In front of her is the microphone. To her right, the computer. A new message has just appeared on her screen, with the number of the train, its destination, time of arrival, the platform where it has pulled in. She presses the red button at the base of the microphone. The three notes of the mini arpeggio ring out. Over to her. To talk, she uses her other voice, the one she draws up from the depths of her throat, that gives her the authority of an SNCF announcer. Articulating each syllable, she feeds the impatient travellers the details that will enable them to find their platforms.

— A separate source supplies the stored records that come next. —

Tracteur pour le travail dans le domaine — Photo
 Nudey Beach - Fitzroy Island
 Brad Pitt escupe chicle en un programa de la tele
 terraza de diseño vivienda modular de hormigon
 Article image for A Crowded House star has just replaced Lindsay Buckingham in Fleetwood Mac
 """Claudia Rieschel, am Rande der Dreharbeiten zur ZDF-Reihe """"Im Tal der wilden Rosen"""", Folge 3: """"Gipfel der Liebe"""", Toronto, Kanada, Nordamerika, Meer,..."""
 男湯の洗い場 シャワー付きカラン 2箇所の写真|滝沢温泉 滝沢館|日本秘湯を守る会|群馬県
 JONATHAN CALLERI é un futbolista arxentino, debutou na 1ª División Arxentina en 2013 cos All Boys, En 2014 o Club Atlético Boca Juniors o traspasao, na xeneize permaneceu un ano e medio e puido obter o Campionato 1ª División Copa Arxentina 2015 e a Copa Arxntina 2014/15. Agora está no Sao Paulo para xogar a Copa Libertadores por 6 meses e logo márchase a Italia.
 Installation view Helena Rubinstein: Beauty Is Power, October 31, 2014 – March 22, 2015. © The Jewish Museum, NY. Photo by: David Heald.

At 4:45 pm, she leaves the office, passes through the stage door in the reverse direction. If she had a mask, she would have chosen that moment to put it on. With a sweeping, pathetic gesture, like Renée with his dark glasses. It would be a plastic mask, held on by a piece of elasticated string, in the likeness of Everyman, who would do the same job she did, but who would then get to live another life every evening. Unfortunately, the only masks on sale in the shops are those of celebrities. At the end of the day, the station concourse — a vast structure with a part-glass roof, lit from below by the nimbus of orange-tinted globes — always seems to take longer to cross. The travellers haven’t really changed places: only their identities have changed. The ones rushing head-down for the exits are those long accustomed to lonely arrivals. They are generally travelling on business and never go anywhere without a clear aim. The rest of the crowd wanders about with their noses in the air, looking for signs or a familiar face. The only people who approach strangers are the tramps. One night, she remembers, seeing one of them land a couple of slaps on a guy who’d been waiting at a café terrace with his girlfriend. The couple were enjoying a quiet kiss when the tramp came over to ask for money. He could hardly get his words out, was emitting guttural sounds in a language that no one could grasp except him. The boyfriend had shaken his head without so much as a glance. The tramp went round behind him; then clapped the filthy palms of both hands down hard on the two healthy pink cheeks. Astonishingly, the boyfriend relied only on his voice to ward off his assailant, who hurried away, limping. A beefy security guard set off in pursuit.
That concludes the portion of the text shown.